- _PAGE TEXT_
.....
Soundtrack album by various artists
- Released: September 28, 2018
- Genre: Comedy
- Length: 57:27
- Label: Sub Pop
- Producer: Ryan Elder; Chad VanGaalen; clipping.; Dan Harmon; David Roback; Fraser McCulloch; Hope Sandoval; Justin Roiland;

Singles from Rick and Morty
- "Unity Says Goodbye" Released: July 1, 2015 (US); "Tales from the Citadel" Released: April 7, 2017 (Japan); "Goodbye Moonmen" Released: August 28, 2018; "Memories" Released: September 28, 2018 (US & Japan);

= Rick and Morty (soundtrack) =

The Rick and Morty Soundtrack is the soundtrack to American adult animated science fiction sitcom Rick and Morty. It was released on September 28, 2018 via Sub Pop.

Following four singles that released by SubPop and subsequently released onto its limited 7" vinyl singles from April 1, 2015, to September 28, 2018.

The album is composed of 26 songs, 24 of which are from the first three seasons of the show, and 18 of which were composed by Ryan Elder specifically for the show. The album also includes songs by Chaos Chaos, Belly, Blonde Redhead and Mazzy Star, all of which have been featured in the show, as well as two new tunes from Chad VanGaalen and clipping. inspired by the show. The iTunes version of the album only contains 19 tracks (omitting "Look on Down From the Bridge", "Do You Feel It?", "Stab Him in the Throat", "Shuttering Light", "For the Damaged Coda", "Seal My Fate", and "Terryfold")

The album debuted at the top of the Billboard Vinyl Albums chart, at No. 2 on the Soundtracks chart, at No. 4 on the Independent Albums chart, at No. 19 on the Top Internet chart, at No. 22 on the Album Sales chart, and at No. 27 on the Top Digital chart.
.....
- _WRITTEN PROBLEM 1_
Please list the titles of all the singles named in the soundtrack page.
The entries that follow have no connection to the soundtrack page.

- _PROVIDED MATERIAL_
.....
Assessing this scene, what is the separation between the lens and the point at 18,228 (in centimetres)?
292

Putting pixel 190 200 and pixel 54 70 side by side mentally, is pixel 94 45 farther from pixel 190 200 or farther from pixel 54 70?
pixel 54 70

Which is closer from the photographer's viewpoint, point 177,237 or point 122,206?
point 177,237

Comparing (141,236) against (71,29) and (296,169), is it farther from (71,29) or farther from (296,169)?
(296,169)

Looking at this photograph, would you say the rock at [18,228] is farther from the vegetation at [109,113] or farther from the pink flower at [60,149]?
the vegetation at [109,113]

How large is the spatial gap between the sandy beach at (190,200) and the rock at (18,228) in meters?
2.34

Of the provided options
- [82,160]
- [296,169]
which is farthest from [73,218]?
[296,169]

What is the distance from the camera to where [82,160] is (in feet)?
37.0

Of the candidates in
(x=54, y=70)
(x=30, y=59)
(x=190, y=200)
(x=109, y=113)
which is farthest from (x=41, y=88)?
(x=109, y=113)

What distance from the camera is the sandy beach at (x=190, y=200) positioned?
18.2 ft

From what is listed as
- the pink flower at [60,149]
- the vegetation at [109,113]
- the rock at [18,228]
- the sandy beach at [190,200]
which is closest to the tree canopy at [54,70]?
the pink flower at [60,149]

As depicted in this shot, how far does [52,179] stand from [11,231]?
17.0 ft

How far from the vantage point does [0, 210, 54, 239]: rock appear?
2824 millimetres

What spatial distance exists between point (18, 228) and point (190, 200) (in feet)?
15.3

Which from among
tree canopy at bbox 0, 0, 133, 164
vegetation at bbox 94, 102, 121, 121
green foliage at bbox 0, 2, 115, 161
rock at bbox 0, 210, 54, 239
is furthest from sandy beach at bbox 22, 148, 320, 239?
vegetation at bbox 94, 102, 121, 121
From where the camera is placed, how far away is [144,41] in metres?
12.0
.....
- _WRITTEN PROBLEM 2_
Filter the entries and copy every line that contains the string "bbox".

- _FINAL RESULT 1_
"Unity Says Goodbye", "Tales from the Citadel", "Goodbye Moonmen", "Memories"

- _FINAL RESULT 2_
tree canopy at bbox 0, 0, 133, 164
vegetation at bbox 94, 102, 121, 121
green foliage at bbox 0, 2, 115, 161
rock at bbox 0, 210, 54, 239
is furthest from sandy beach at bbox 22, 148, 320, 239?
vegetation at bbox 94, 102, 121, 121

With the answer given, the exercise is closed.